To summarise, we've got a bunch of requests accompanied by a valid token, itself apparently acquired via a request to /oauth/token.

Which means we need to work out why this bot is being issued with a token in the first place.

Acquiring a Token

The /oauth/token endpoint requires that four parameters be included in the request:

grant_type: whether the resulting token will be used at user or application level
client_id: An OAuth application client id
client_secret: An OAuth application secret
redirect_uri: a URL that the user should be redirected to. Can also be set to urn:ietf:wg:oauth:2.0:oob to have the endpoint simply return the token

A successful request to /oauth/token requires some privileged information - an application secret - in order to be provided with a token. And yet, the logs show that the bot is getting a positive response: they've either got a secret, or have found a way to exploit the endpoint.

Looking at the request in the packet capture, we can see that it's the former:

Screenshot of packet capture, showing request providing an (apparently valid) oauth application keypair and receiving a token

The bot is providing both client_id and client_secret, Mastodon obviously considers them valid, because it's returning a token.

This is a concern, but receiving a token doesn't automatically mean that it is useful. We've already seen that the token isn't valid when tested by my WAF script's probes, so it might be that the token is valid but unable to escalate privileges above "public" (those achieved by a request without a token).

That's something to look into later though, the next thing to do, is to figure out how it is that the bot is able to provide valid app credentials in the first place. Have I perhaps enabled an OAuth application that does something shady?

Finding the Linked Application

Mastodon, to my knowledge, doesn't provide a way to search registered applications by client id.

At this point, I didn't know what table the id was likely to appear in, so rather than spending time looking I took a lazy approach and ran a backup of PostgreSQL:

docker exec postgres pg_dumpall -U postgres | gzip > postgres_backup.sql.gz

And then grepped the dump for the client id I'd taken from the packet capture

zgrep "<client_id>" postgres_backup.sql.gz

This returned a line (I've added the table headers back in for ease of reading):

--
-- Data for Name: oauth_applications; Type: TABLE DATA; Schema: public; Owner: mastodon
--

COPY public.oauth_applications (id, name, uid, secret, redirect_uri, scopes, created_at, updated_at, superapp, website, owner_type, owner_id, confidential) FROM stdin;

5       CDSC Reader     <redacted_id>     <redacted_secret>     urn:ietf:wg:oauth:2.0:oob       read
    2022-11-21 03:43:52.591579      2022-11-21 03:43:52.591579      f       <redacted_url>        \N      \N      t

Note: I've redacted the application's URL in the snippet above because it points to a page providing information useful for contacting the bot's author and I don't want an angry hoarde to descend onto them. I did contact the author, more on that in a bit.

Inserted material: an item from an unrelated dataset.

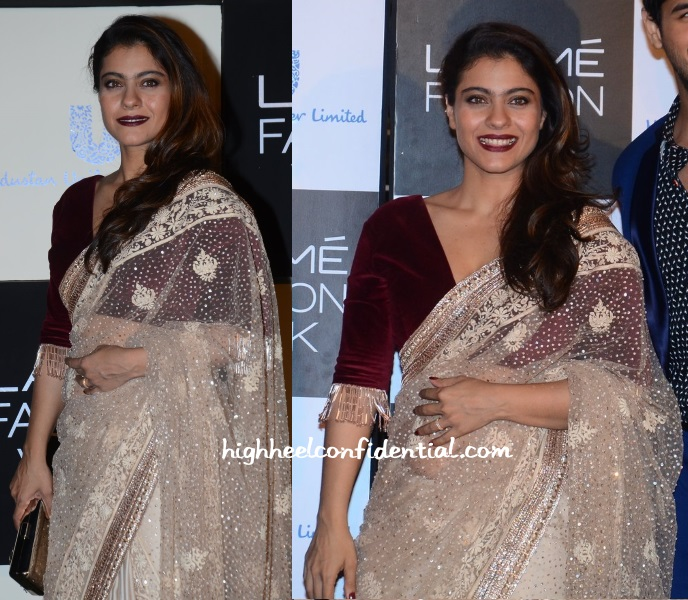 kajol-manish-malhotra-lakme-fashion-week-green-wardrobe-1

Searching the backup revealed that there's an application with that client_id in Mastodon's database. How did that get there??

It's possible that I screwed up at some point and unknowingly authorised it, but something, didn't quite smell right.

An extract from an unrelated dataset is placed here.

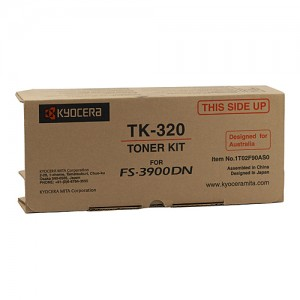 Genuine Kyocera FS-3900DN / 4000DN Toner Cartridge - 15,000 pages @ 5%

The order that the apps are listed in the table indicates that this isn't something nasty like a default app that's been quietly included in Mastodon (it appears after applications that I know I enabled post-install):

Web
Mastodon for Android
Tusky
Tusky
CDSC Reader <----- this one
WDC Mastodon

The other apps are all ones which I've added by linking mobile clients on my phone etc.

Mastodon's UI includes a configuration view that users can use to manage and view their linked applications (Preferences -> Account -> Authorized Apps)

Screenshot of Mastodon Authorized Apps configuration view

But... the CDSC Reader app isn't listed there (I logged into my other accounts on that instance to check those too).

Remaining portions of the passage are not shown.